I find Sam's words hard to believe, yet I know he has had discussions with dozens of both sexes on this matter. I have not, as yet, been approached by these harlots that he describes, but perhaps that is because they think of me as an old and sad man, which of course, I am.

Reviews
Fascinating read
Written by Bottleblondesurfer (3362 comments posted) 31st May 2008
I must have missed this latest book of yours. I’m glad you mentioned it. I’m ashamed to say I haven’t been to the Extended Forum for a while. 
This was a fascinating and totally gripping account; if the rest is as good. I will have to make some time to read it all. 

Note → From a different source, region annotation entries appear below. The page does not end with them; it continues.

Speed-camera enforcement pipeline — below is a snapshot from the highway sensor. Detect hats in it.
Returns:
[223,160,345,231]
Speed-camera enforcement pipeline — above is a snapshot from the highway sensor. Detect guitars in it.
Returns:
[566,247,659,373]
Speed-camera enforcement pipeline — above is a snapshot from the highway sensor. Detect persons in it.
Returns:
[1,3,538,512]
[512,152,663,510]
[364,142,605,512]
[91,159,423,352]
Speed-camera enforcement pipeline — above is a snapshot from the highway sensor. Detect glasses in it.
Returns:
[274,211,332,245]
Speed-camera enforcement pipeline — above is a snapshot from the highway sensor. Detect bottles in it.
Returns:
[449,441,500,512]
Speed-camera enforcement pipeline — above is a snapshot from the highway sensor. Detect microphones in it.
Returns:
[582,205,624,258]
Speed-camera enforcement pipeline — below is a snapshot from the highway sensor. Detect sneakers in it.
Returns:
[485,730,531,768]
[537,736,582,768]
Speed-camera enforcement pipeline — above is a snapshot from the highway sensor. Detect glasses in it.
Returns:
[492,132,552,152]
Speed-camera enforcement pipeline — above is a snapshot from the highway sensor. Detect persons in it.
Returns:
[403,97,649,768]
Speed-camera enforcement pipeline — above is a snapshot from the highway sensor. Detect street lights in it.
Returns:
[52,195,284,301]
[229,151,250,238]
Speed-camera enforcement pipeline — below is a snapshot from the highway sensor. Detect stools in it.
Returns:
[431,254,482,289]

These places have had a very bad press, thanks mainly to Dickens and, more recently, the film version of Oliver so it is good to get a more rounded picture of them. 
 
They are more positive places than is popularly portrayed and it is good to get a real insight into them. 
I noticed a lot of speech marks, so you must be quoting. I must go back to the other chapters to find out who the characters are. 
 
It was interesting to read about the hierarchy that existed there. I suppose in places like that any bit of status is important. It also showed so, vividly, how poverty, and living there lowers expectations and concentrates the mind on the more quotidian aspects of life. It was a perfect example of Maslow’s graph of Need. It’s like the world in microcosm. 
 
I’m sure there were feuds and enmities between the inmates, and quite often they get blown out of all proportion, as there is little to distract them and they cannot escape each other. 
 
Despite the fact that this was paternalistic and slightly misogynistic in attitude it was an absorbing and informative piece of writing about a subject that all too often gets swept under history’s carpet. 
You’ve put it all together in a very readable and captivating way. I never felt I was being given a history lesson. It was all so real 
I’ll try and catch up on this when time allows.